Russian academics' fears that the university system will be weakened by a government drive to restructure it have been dismissed by officials in Moscow.

Moves to streamline Russia's hotch-potch of higher education and training institutes have been taking place in pilot projects at 15 regional universities over the past four years.

But with President Boris Yeltsin's call for the training of thousands of business-oriented managers, tighter federal purse-strings and the appointment earlier this year of a new education minister, Alexander Tikhonov, university reform has moved up a gear.

This year a further 12 higher education institutes in Moscow, Rostov, Bryansk and Samara will be amalgamated to form four unitary institutes, saving costs through sharing staff, resources and combining faculties where courses are duplicated.

The shake-up in higher education has alarmed some academics in Moscow, where rumours are spreading that Mr Tikhonov's reforms will lead to a three-tier system in which only the elite universities, such as Moscow State, St Petersburg State and Bauman Technical University, Moscow, will retain current funding levels.

One professor predicted that "higher education in Russia will consist of the top tier of old, classical universities with staff-student ratios at 1:5, a middle level of mostly regional or technical institutes with budgets reduced by 15 per cent and staffing ratios down to 1:8, and a bottom level of training colleges funded by poverty-stricken regional governments".

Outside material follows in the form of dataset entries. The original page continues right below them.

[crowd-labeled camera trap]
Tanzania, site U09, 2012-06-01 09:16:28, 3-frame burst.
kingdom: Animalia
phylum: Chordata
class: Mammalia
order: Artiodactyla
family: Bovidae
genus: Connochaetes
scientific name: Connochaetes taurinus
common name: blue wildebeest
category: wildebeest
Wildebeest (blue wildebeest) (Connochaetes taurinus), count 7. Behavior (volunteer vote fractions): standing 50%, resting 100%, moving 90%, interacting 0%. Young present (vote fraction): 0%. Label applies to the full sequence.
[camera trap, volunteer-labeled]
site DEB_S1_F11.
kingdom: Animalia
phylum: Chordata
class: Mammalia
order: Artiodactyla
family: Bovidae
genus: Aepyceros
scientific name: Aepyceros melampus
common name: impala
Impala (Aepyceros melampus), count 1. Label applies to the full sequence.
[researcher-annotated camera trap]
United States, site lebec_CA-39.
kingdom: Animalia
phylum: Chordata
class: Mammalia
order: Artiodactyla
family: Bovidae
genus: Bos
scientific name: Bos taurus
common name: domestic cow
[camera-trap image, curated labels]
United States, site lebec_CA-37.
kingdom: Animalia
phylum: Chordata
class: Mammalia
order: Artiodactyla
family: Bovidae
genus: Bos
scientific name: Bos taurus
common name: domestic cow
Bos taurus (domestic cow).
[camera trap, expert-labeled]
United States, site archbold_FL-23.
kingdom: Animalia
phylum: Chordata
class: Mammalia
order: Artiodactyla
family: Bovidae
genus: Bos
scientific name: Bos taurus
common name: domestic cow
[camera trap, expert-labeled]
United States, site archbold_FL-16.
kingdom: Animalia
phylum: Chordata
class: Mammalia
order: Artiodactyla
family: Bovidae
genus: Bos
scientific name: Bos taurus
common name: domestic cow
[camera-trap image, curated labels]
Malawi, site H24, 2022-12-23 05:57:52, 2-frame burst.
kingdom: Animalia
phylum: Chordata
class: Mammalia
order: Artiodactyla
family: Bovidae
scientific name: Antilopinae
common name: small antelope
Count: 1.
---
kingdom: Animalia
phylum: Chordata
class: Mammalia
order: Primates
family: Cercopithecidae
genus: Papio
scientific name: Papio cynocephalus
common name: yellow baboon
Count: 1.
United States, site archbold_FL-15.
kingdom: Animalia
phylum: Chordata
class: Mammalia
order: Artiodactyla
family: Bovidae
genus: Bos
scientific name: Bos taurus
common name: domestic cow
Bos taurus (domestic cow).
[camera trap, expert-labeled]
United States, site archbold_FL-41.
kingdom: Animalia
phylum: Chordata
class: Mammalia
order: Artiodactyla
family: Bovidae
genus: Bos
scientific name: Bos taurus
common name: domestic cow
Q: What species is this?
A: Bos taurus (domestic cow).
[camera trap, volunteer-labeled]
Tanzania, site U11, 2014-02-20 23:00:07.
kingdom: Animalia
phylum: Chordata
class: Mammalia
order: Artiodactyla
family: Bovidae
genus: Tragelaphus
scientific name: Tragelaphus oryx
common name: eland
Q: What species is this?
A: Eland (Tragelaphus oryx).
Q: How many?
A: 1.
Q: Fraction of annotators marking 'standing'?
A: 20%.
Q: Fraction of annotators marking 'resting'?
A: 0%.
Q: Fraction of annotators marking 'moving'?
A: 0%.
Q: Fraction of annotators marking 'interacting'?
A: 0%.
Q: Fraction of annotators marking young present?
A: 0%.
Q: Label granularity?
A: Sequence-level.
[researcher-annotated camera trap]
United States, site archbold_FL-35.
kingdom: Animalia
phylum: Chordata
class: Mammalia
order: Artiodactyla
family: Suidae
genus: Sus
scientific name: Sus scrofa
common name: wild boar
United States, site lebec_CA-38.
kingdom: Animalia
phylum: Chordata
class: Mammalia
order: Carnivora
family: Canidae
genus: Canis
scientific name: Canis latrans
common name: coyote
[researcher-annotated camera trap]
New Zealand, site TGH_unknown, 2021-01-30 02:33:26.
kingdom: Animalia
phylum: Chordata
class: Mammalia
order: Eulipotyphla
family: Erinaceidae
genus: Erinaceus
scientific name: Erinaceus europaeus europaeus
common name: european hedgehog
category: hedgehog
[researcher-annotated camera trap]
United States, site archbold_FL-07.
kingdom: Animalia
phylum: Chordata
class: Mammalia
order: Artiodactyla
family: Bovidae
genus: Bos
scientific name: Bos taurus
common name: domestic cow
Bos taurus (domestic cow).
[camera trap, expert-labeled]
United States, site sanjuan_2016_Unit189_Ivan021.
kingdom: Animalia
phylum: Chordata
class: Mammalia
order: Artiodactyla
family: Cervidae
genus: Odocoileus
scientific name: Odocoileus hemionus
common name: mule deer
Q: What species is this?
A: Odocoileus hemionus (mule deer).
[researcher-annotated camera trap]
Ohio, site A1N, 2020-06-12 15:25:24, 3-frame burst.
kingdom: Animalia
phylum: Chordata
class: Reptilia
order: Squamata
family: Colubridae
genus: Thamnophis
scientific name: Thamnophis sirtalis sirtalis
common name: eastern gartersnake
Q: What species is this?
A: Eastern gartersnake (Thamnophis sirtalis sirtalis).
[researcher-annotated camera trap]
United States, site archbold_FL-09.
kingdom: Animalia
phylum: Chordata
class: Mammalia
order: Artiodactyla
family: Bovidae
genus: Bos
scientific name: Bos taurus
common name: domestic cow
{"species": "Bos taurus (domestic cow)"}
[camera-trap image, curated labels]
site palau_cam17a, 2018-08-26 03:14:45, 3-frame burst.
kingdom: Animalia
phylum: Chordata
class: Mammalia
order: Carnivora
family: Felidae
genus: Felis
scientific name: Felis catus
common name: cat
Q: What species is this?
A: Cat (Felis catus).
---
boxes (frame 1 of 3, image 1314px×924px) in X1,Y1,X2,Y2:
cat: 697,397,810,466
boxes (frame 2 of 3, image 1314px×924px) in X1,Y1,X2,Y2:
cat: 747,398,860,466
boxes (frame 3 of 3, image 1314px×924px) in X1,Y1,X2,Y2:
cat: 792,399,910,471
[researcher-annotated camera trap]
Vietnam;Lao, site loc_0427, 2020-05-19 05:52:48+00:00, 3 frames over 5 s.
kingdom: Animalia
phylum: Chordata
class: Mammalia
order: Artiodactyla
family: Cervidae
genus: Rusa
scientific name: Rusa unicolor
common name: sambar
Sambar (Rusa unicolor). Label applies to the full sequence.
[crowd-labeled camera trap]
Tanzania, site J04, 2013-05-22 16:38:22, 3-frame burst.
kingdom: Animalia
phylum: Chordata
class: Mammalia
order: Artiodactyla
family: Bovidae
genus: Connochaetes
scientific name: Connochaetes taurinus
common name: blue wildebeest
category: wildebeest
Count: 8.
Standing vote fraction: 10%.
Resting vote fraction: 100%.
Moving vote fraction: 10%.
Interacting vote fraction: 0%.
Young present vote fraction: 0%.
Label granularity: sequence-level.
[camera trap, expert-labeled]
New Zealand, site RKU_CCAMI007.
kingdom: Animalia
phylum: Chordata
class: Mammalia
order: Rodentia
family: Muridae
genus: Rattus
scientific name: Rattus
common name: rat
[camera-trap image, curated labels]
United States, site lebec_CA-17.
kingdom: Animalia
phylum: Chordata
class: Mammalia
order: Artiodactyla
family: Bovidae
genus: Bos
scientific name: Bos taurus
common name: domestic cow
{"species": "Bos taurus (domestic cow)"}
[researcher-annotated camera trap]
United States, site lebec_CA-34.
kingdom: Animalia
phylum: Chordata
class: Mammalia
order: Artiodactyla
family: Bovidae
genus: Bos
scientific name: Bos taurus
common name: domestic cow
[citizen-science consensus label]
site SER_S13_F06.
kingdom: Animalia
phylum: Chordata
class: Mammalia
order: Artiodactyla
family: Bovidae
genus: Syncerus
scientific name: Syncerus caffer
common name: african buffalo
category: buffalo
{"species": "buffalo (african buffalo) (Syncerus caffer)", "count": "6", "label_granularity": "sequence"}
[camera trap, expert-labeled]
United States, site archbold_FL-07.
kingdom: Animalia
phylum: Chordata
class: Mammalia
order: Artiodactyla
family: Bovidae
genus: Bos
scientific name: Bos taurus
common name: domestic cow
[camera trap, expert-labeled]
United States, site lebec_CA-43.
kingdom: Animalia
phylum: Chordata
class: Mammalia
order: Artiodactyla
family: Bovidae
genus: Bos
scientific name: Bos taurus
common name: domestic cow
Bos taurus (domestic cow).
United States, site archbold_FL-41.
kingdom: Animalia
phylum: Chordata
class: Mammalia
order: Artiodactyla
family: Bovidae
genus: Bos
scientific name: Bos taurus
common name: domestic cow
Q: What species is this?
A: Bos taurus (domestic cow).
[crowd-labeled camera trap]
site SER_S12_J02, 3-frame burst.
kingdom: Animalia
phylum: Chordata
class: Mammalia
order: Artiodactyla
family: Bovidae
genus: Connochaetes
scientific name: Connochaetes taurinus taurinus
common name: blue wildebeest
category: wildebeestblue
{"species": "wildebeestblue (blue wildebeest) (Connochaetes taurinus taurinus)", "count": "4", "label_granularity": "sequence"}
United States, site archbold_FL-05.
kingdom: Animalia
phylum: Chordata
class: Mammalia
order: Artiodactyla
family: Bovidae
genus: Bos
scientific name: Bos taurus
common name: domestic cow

But education ministry officials insist that such rumours have little basis in reality. Restructuring Russia's unwieldy university system is essential, they say, if costly duplication and inefficiencies are to be scrapped.

Yuri Novikov, head of the education ministry's directorate of higher professional institutions, said: "Restructuring the university system is an evolutionary process, affecting only those institutions where change is needed. In the United States and Europe they have universities of 20,000 or more students. Now in Russia we are going to amalgamate institutions and enlarge them so there will be fewer small institutions dotted all over the place."

Top universities such as Moscow State were already multilayered institutions and would be unaffected, Mr Novikov said, as would specific institutes such as Moscow's famous music college or VGIK, the All-Russian State Film Institute.

The minister said that the benefits would outweigh disadvantages and insisted that no academic staff would lose their jobs and that natural wastage would take care of excess numbers of technical staff.

The moves effectively strengthen the hand of regional university rectors, where restructuring will frequently mean larger institutions absorbing smaller, hitherto independent agricultural, technical or pedagogical colleges.

Dimitri Troubetskov, rector of Saratov State University, where integration with two local teacher training institutes is taking place, said that overall restructuring was a positive process, leading to better use of shared resources.

"The main task is to cancel duplication and make more productive use of staff and allow for the introduction of new courses."

The minister said: "The idea is not to reduce the numbers of higher education institutions as such, but to raise the level of education. If a pedagogical institute, for example, becomes part of an university structure, the level of teacher training will be raised."